The RSS feed for The Talk Show uses single-digit days (when less than 10). The SyndicationFeed parser has no problem with this episode:

<guid>https://daringfireball.net/thetalkshow/2023/06/17/ep-379</guid>
<pubDate>Sat, 17 Jun 2023 19:22:55 EDT</pubDate>

But fails for the next episode:


<guid>https://daringfireball.net/thetalkshow/2023/06/07/ep-378</guid>
<pubDate>Wed, 7 Jun 2023 20:13:43 EDT</pubDate>

with the exception message:

An error was encountered when parsing a DateTime value in the XML.


Diving into the code...

When SyndicationFeed tries load an RSS feed, it first attempts to parse publication dates using the default DateTimeOffset parser. If that doesn't work, it uses DateTimeOffset.TryParseExact with an array of possible date formats based on RFC 822.

The RSS 2.0 spec does specify that pubDate should conform to RFC 822 (except that years should be 4 digits).
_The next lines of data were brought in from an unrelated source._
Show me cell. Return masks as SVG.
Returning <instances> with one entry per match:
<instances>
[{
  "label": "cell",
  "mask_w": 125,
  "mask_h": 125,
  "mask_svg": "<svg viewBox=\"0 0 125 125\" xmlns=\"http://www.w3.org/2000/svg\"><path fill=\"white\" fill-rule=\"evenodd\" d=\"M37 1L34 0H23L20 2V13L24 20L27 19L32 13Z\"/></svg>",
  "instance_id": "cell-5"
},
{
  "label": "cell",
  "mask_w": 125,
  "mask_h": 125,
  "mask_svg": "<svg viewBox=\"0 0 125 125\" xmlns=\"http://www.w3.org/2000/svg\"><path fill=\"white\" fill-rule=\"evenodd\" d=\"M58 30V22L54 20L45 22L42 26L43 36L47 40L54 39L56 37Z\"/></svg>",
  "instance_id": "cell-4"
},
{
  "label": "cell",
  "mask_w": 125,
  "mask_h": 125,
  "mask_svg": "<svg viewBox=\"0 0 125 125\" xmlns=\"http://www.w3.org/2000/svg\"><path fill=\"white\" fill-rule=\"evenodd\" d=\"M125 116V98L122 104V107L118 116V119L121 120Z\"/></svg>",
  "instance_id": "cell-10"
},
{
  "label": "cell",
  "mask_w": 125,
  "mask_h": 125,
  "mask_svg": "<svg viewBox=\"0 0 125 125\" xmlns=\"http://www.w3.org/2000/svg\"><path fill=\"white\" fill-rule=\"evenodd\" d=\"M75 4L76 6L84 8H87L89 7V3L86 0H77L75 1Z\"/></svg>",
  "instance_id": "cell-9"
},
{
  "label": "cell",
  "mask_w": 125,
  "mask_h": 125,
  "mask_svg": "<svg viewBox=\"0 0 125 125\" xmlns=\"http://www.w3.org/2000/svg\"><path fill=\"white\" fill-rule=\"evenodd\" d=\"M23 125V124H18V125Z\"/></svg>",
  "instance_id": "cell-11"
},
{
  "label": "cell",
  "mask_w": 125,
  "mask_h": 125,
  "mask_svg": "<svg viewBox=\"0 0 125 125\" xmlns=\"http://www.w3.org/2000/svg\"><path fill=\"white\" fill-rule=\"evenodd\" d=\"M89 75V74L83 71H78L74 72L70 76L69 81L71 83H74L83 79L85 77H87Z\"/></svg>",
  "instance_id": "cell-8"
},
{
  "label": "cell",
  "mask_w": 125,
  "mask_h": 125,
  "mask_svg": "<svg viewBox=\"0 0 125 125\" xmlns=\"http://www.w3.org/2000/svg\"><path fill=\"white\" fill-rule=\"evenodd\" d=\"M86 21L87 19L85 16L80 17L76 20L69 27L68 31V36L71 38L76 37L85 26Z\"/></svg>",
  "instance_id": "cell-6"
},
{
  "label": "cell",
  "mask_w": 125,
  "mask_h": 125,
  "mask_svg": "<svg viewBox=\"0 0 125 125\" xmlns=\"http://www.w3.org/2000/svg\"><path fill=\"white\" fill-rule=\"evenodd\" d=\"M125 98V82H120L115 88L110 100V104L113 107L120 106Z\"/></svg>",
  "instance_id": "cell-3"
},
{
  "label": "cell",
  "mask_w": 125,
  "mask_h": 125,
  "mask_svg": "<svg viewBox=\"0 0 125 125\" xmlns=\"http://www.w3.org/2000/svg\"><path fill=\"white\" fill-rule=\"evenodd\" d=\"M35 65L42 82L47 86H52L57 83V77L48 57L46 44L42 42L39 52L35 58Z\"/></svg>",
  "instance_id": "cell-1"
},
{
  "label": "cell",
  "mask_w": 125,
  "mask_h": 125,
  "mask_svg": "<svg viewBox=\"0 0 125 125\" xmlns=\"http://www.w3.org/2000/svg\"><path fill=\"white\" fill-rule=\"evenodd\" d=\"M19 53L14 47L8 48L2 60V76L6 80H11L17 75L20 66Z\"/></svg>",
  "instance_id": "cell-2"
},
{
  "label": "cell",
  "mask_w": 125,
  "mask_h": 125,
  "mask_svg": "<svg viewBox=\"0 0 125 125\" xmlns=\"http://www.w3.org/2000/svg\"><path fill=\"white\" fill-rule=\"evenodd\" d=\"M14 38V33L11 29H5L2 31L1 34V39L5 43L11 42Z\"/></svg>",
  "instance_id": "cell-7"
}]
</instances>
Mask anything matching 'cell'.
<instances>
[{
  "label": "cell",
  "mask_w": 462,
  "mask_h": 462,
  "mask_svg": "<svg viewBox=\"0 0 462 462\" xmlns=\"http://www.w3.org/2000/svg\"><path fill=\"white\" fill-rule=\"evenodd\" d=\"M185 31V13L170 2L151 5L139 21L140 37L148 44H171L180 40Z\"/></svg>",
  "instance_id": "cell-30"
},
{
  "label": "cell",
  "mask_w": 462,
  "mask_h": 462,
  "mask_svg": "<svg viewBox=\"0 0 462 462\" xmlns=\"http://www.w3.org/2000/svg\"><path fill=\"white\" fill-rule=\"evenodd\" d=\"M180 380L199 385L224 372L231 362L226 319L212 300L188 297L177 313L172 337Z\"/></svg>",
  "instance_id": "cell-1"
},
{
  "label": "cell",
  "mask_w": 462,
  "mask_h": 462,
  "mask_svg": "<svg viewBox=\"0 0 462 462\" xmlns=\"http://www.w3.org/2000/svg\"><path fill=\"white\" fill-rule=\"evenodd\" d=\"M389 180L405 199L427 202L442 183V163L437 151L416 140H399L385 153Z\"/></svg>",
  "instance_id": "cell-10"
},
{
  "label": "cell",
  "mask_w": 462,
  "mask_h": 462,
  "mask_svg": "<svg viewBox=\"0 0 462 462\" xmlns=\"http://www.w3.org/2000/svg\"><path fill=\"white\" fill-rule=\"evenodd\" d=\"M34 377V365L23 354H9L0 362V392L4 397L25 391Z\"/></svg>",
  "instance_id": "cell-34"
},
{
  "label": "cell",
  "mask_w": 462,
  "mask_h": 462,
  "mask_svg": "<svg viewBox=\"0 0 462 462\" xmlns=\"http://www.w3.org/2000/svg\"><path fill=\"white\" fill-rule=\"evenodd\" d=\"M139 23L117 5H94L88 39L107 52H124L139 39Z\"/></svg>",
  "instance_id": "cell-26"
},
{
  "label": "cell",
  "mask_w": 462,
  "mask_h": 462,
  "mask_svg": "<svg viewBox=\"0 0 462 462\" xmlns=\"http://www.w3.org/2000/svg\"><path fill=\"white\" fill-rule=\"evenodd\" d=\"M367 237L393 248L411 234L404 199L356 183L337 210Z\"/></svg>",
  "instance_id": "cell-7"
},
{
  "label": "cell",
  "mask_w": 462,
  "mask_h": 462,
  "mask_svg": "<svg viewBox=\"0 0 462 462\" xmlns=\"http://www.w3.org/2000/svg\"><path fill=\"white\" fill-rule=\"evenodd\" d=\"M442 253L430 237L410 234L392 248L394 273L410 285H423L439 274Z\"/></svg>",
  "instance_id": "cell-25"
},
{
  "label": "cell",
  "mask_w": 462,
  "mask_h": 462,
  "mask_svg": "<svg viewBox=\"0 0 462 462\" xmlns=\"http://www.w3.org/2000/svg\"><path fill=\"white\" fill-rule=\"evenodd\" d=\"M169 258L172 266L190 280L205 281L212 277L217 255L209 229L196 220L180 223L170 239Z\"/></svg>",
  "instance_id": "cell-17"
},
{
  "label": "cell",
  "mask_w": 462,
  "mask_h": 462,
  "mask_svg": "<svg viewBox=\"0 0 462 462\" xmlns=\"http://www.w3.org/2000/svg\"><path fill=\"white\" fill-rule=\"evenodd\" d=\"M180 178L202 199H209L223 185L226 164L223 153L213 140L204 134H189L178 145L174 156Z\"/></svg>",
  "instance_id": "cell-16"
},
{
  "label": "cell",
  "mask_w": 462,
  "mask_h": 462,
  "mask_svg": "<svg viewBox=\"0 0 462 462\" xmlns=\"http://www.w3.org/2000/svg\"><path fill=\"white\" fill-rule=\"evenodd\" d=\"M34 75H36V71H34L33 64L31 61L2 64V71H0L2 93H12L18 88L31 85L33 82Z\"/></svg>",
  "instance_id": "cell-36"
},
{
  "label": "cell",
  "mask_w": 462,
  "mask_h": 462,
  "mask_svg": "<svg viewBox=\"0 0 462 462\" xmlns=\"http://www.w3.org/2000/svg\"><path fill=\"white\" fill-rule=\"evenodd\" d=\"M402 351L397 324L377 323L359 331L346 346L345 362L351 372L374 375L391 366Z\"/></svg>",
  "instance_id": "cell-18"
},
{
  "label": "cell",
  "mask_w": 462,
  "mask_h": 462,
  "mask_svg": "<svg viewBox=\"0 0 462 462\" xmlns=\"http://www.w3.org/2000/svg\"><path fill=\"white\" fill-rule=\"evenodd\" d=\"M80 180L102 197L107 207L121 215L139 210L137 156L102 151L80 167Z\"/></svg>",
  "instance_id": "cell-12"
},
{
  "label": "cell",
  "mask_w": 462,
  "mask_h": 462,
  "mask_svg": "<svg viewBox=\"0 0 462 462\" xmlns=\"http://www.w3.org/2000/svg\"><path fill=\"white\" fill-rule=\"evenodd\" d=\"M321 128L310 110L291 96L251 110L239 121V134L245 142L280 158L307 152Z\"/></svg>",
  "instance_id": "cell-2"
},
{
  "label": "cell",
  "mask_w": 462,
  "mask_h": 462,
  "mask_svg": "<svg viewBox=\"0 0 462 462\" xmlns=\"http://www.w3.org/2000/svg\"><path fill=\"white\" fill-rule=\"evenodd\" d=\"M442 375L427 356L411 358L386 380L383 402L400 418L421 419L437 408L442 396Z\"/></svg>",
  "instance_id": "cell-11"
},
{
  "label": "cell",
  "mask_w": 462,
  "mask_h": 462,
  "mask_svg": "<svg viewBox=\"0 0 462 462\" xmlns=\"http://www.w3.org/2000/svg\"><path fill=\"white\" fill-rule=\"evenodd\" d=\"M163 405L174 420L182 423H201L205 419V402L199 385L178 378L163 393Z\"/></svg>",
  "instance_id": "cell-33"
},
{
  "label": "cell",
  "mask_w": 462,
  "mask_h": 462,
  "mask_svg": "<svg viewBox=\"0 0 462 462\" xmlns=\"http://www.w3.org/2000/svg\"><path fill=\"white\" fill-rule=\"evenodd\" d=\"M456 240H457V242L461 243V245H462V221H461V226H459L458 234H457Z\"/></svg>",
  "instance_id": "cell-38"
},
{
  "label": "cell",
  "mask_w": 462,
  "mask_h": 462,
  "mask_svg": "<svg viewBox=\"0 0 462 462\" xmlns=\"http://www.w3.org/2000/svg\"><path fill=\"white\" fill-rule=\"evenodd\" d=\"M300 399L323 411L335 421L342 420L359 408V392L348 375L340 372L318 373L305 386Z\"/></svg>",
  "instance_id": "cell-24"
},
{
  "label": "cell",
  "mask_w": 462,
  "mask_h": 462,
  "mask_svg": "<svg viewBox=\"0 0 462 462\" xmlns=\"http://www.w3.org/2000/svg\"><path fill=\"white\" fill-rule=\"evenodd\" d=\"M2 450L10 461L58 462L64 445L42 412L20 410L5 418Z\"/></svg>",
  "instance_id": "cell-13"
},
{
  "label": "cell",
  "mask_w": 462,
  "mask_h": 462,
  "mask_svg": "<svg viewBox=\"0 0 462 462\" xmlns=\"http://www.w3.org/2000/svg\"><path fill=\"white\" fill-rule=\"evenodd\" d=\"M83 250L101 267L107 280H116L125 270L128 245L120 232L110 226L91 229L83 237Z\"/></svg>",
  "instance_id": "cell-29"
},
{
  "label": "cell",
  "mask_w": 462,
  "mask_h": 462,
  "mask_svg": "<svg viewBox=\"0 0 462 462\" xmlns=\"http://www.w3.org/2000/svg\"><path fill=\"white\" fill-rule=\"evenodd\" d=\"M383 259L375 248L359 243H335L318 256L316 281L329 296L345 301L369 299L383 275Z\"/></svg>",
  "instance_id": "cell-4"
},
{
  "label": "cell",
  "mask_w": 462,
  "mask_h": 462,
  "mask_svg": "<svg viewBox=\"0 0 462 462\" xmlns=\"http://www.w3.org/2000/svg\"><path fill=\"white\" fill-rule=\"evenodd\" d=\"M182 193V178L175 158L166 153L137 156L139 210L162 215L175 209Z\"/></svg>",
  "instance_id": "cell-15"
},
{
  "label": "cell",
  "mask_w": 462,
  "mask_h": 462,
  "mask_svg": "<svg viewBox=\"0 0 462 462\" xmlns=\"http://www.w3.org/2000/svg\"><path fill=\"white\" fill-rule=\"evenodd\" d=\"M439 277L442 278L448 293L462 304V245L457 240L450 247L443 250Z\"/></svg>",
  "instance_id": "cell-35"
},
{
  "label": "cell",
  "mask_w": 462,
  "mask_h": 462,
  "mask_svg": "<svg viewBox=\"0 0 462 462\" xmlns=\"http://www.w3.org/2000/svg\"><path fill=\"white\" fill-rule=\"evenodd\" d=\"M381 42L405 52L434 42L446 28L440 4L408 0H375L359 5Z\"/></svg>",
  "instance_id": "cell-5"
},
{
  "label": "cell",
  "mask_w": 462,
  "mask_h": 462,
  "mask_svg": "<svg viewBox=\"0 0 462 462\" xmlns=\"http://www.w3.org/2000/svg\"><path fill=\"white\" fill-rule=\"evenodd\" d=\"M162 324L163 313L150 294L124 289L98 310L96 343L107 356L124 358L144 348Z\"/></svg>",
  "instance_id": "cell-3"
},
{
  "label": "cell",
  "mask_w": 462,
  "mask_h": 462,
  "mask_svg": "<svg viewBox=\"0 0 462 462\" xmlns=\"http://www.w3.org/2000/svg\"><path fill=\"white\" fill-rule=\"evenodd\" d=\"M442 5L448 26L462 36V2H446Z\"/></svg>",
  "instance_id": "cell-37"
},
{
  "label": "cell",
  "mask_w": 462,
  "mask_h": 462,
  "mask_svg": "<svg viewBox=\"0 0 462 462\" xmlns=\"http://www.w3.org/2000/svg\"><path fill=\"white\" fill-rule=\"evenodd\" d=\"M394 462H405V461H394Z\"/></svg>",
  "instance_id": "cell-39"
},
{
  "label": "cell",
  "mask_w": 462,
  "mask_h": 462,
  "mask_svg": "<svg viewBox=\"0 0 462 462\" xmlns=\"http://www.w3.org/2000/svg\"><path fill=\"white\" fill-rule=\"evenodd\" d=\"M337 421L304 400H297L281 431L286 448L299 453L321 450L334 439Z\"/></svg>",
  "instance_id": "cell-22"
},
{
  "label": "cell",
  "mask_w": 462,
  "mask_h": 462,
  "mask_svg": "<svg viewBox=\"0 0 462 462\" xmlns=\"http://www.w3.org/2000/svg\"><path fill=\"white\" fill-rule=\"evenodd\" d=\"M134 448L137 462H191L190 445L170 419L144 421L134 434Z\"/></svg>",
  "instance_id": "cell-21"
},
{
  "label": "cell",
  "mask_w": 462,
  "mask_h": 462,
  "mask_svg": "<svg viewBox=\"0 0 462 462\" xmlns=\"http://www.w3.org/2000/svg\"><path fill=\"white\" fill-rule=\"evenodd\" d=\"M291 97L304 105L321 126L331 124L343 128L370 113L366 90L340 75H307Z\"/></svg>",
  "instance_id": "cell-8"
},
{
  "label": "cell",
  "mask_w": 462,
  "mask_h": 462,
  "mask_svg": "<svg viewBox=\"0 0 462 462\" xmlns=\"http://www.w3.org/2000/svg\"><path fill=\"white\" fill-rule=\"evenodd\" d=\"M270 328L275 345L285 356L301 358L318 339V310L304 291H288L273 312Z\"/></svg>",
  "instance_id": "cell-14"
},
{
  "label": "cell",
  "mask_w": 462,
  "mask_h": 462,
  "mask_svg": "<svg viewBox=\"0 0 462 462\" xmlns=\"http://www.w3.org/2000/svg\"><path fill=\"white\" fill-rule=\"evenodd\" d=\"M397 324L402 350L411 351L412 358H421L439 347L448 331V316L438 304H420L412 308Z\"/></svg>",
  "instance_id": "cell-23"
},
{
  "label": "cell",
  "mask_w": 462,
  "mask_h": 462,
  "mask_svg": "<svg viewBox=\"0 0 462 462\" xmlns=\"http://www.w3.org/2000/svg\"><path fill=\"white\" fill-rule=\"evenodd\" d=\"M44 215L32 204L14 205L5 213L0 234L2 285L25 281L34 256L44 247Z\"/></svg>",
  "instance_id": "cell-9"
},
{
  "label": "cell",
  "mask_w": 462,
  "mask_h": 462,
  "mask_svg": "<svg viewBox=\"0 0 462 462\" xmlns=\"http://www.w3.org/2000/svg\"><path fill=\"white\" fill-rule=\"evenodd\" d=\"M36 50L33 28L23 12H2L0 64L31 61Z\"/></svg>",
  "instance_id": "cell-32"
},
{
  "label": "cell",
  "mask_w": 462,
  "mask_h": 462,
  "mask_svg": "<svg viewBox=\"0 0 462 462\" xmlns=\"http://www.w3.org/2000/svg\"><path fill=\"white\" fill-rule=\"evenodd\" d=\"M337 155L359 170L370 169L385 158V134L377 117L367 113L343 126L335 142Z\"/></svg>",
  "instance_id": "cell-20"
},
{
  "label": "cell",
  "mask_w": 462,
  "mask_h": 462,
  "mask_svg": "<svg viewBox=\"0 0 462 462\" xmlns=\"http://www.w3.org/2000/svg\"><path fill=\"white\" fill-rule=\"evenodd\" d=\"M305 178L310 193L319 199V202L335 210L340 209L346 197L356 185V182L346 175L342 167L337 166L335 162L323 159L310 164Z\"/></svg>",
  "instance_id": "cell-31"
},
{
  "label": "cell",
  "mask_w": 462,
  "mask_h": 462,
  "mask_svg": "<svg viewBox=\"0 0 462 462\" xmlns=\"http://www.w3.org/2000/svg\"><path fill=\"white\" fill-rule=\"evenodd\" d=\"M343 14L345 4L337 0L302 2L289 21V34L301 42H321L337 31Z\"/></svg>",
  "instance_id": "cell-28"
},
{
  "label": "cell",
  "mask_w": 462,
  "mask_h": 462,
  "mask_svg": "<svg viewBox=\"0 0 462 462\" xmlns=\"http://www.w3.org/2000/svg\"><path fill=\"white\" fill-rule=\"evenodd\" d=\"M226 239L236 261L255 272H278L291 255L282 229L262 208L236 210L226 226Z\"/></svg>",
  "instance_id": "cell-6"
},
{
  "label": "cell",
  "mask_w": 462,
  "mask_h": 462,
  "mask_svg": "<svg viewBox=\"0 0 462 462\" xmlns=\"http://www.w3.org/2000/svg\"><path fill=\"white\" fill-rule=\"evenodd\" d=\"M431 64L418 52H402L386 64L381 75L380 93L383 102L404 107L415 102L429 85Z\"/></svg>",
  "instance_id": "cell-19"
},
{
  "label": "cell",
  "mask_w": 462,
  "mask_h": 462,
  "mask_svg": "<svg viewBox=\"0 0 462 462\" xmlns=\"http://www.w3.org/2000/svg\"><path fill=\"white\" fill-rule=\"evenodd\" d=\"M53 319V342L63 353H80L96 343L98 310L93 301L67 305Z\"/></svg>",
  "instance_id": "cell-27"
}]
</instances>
RFC 822 in turn specifies that the date portion of the date-time value be formatted like so:

date        =  1*2DIGIT month 2DIGIT        ; day month year
                                            ;  e.g. 20 Jun 82

where that 1*2DIGIT notation indicates at least 1 and at most 2 digits for the day value. So single-digit dates are valid.

But the parseFormat array includes no formats with single-digit days. This is a bug.

dougwaldron commented 8 months ago
dougwaldron commented 8 months ago
dougwaldron commented 1 month ago

I updated the Sentry.io link in the original description since the old one had expired.